David Levinthal: Photographer creates tableaus with toys
Toys aren't mere playthings to New York City photographer David Levinthal. Instead, they provide the lexicon for storytelling, inspired in one instance by the sultry nighthawks ofEdward Hopper or in another by the lone gunslingers of John Ford. "I've always felt the work is very narrative," he says. "It sort of asks you in a way to create a story around the image." In the process, his scenes of model ballplayers and soldiers comment on pop culture while being permeated by a sense of mystery and tangled emotions that reach beyond playtime. We talked to the Palo Alto-bred and Stanford alum Levinthal, 65, from NYC.
Q: What does the exhibition title "Make Believe" mean to you?
A: All of my works are based on using toys as subject matter. It started when I was in graduate school in 1972, when I first began using toys. Shortly after I graduated in 1973, one of my classmates who was in the design part of the program, Garry Trudeau, who's best known for "Doonesbury," and I were approached by a publisher to do a book. We ended up creating essentially a history of the Eastern Front, the German invasion of the Soviet Union, using toy soldiers ["Hitler Moves East"]. Among the many things that made the book somewhat unique: We used original source material for the text, but the illustrations were all photographs of toys.

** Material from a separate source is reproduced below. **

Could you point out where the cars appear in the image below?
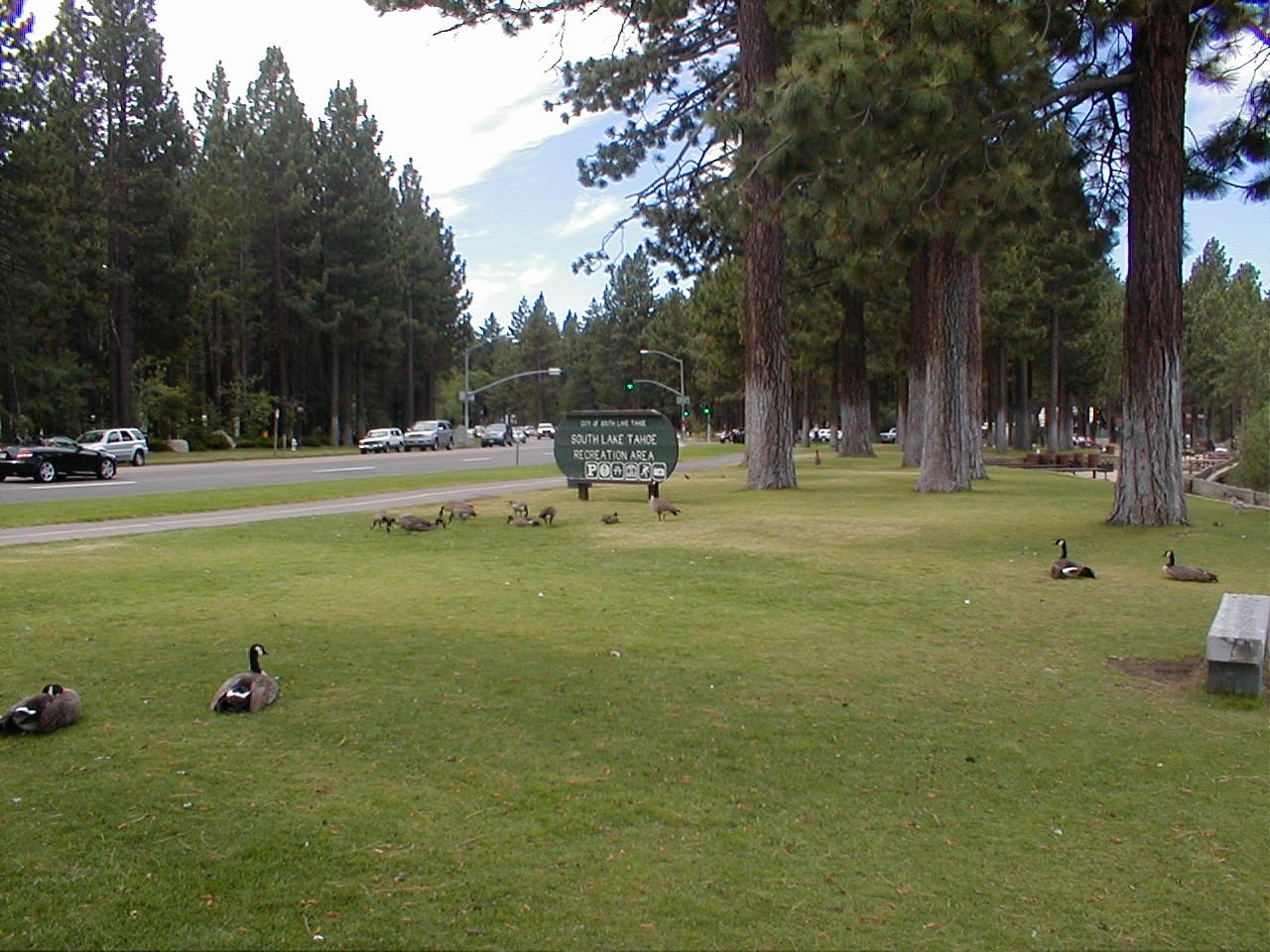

When the book came out in 1977, there was no photographic genre to put it in. I remember going to the B. Dalton store and finding the book in the history section. It wasn't until a number of years later that that sort of approach we used started to become more widely popular and influential.
Q: Are your toys off the shelf?
A: Sometimes I'm dealing with more of a vintage object, like the "Blackface" series is essentially of black memorabilia. The work is often done in the photograph itself, in the way the toy is placed or photographed, and in the case of the cowboy series, the use of different backgrounds. I think one of the real keys to the imagery is that when someone looks at the work, they bring their own visual memory to it.

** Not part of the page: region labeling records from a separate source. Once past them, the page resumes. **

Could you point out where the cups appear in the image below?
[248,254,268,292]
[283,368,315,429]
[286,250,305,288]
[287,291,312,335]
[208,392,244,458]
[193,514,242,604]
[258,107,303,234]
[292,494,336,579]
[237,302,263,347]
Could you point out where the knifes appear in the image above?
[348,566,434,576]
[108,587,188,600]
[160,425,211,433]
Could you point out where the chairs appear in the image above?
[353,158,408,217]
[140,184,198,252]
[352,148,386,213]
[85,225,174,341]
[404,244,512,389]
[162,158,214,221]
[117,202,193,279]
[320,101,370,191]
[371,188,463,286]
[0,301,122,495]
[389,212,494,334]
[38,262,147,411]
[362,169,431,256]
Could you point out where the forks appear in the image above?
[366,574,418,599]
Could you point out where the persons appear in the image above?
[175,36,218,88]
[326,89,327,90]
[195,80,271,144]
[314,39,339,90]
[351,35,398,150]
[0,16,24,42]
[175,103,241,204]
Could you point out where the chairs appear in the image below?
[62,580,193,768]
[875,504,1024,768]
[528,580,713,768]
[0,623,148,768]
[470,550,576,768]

Q: How did the experience at Stanford affect you?
A: Fortunately, when I was a senior, Stanford eliminated many courses required for graduation - otherwise I'd still be trying to pass a language requirement or something.
It was a wonderful time because it was expansive and open, and there was so much going on with the Vietnam War, which is actually a series I've started to work on. Until recently, you just didn't find toys or models of that period.